Monday, 15 October 2012

No Doubt – Push And Shove Saved My Life… Probably


Gwen was created by a group of harajuku girls chanting around a blow up sex doll

Gwen is an immortal goddess that never ages, that is for certain. And what’s more, she continues to rock out more effortlessly than any other aging songtress I can think of (Madonna). I just had to say that because I think she needs to hear it as much possible so the pressure to keep that way is always so tight that she’ll never disappoint us by ageing/dying.

Embarking on her solo career was probably utterly instrumental to the release of Settle Down, even though it’s been six years since Gwen’s last album The Sweet Escape and almost a thousand years (eleven) since No Doubt released Rock Steady, which was the soundtrack to a super weird time in my life.

Push And Shove is really the love child of No Doubt and Gwen Steffani’s solo career persona (a sex doll brought to life my chanting harajuku girls). In the album’s cooking pot you have some awesome ska tracks (Push And Shove) with a few dreamy ballads (Dreaming The Same Dream), mix in some catchy 80s nostalgia (One More Summer), add a pinch of a potential club hit (Looking Hot) and what you have is damn good comeback cookies that can hold its own against the band’s earlier baked goods. (I went for a baking theme and I will damned well see it through.)

To clarify: when I say that Gwen’s solo career was instrumental to the album’s creation, I mean that had Gwen not gone down the solo career road, No Doubt would not have released Push And Shove, and the world would have suffered.


How do I know this? Do I have some sort of alternate dimension machine that allows me to travel to other universes where I discovered a world where What You Waiting For? never existed and as a result Gwen didn’t rebirth her own appetite for creating music, so No Doubt didn’t get back together, this album didn’t exist and I never used Push And Shove as music-inspiration to totally blast my biceps while working out, giving me the extra confidence to ask out the guy I’ve been secretly following home from work and therefore fall into a pit of depression and end up killing myself with eighty bottles of aspirin while having a foamy seizure to the lulling sighs of Don’t Speak?

No.
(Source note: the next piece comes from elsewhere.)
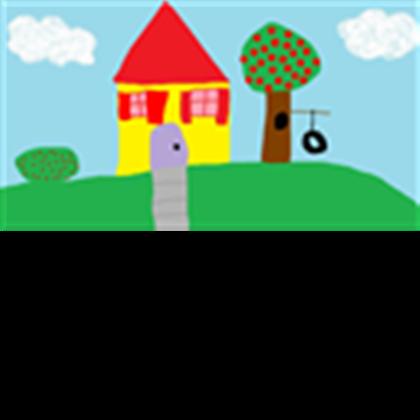 Blues clues house roblox. Houses clipart blue's clue
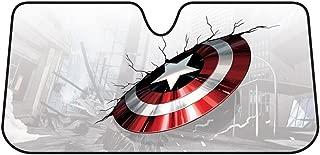 Captain America Broken Shield Marvel Comics Auto Car Truck SUV Vehicle Universal-fit Front Windshield Sunshade - Accordion Sun Shade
It’s just a hunch.

What is certain, however, is that I didn’t know how much I needed them to make this album until I realised that it’s now autumn and we’re all verging on the brink of plunging into SAD. Gwen and the boys have saved us all from an autumn of taking shit too seriously. Thank you Gwen, I love you. Sorry I’ve been taking too much Xanax and have had to construct a “safe zone” under my desk.

I’m going to break the album down for ya’ll pro and con style to make digestion easy.

Pro – Settle Down: This song is the epitome of No Doubt’s style and their deep roots in ska. As well as their first single off the new album it also reminded me that I’m painfully single and need to settle down.

Pro – Looking Hot: Solo Stefani plus playfully feminine vocals that hark back to their super early stuff like Trapped In A Box make this track a fav. Play as you’re doing coke ready for a night out.

Pro – Stefani singing “stare at my ragamuffin”.

Con – Sparkle: With a bass that resembles the Strangler’s Peaches to set up an ultimately anti-climax of a chorus, this track doesn’t deliver what I want from it. I play it up until the chorus, then I turn it off.

Pro – One More Summer: Even catchier than an Essex lad with STIs.

Con – Undone: To me this track is filler. Not just filler, but boring filler. If the album were a sandwich, then this track would be spam.

Pro – Push And Shove: Totally deserving of the album title. Major Lazer adds some serious weight to the entire album by featuring on this track. No Doubt at their very best, mixing ska, pop and rock in a perfect chocolate-chipped blend that raises my serotonin levels enough to rock out even though summer is dead.

Pro – That we live in this version of reality where the album exists and I haven’t aspirined myself to death.